Supplied text -
┄┄┄┄┄┄┄┄┄┄

The quantitative analysis of qRT-PCR products is achieved through analysis of quantification of cycle values (Cq)

A set of procedures and data normalization is required before doing the quantification analysis:

  • Baseline Correction

In order to avoid variation in background signal caused by external factors not related to the samples (e.g. plasticware, light leaking, fluorescence probe not quenched, etc…), it is recommended to select the fluorescence intensity from the first cycles, usually cycles 5-15 and uncover a constant and linear component of background fluorescence. This information will then be used to define the baseline for analysis.

  • Threshold setting

It is also important to select a quantification zone that is over the detection limit of the instrument used. Usually the number of cycles needed is directly proportional to the sample copy number. Instead of using the intensity of minimum fluorescence detected by the instrument, a quantification zone with higher fluorescence intensity is selected and a threshold defined for this area. Here are some guidelines to define a correct threshold:

  • Lies in the amplification log phase, and avoids the plateau phase
  • Lies significantly over the background baseline
  • Lies within a log phase range where sample amplification plots are parallel

Shown below is a reference diagram for threshold setting.

┄┄┄┄┄┄┄┄┄┄

Material provided -
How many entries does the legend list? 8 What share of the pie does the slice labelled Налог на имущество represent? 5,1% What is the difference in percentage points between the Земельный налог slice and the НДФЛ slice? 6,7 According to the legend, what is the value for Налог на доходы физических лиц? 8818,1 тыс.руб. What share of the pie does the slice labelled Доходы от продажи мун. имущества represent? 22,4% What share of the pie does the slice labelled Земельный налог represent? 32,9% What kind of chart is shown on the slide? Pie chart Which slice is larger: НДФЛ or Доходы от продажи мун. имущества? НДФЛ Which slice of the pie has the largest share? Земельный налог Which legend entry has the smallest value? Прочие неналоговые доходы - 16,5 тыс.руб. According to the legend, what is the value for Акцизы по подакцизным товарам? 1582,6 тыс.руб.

┄┄┄┄┄┄┄┄┄┄

Your objective -
List every guideline the qRT-PCR passage gives for defining a correct threshold. Rely only on the qRT-PCR passage for this work.

Response to this task -
- Lies in the amplification log phase, and avoids the plateau phase
- Lies significantly over the background baseline
- Lies within a log phase range where sample amplification plots are parallel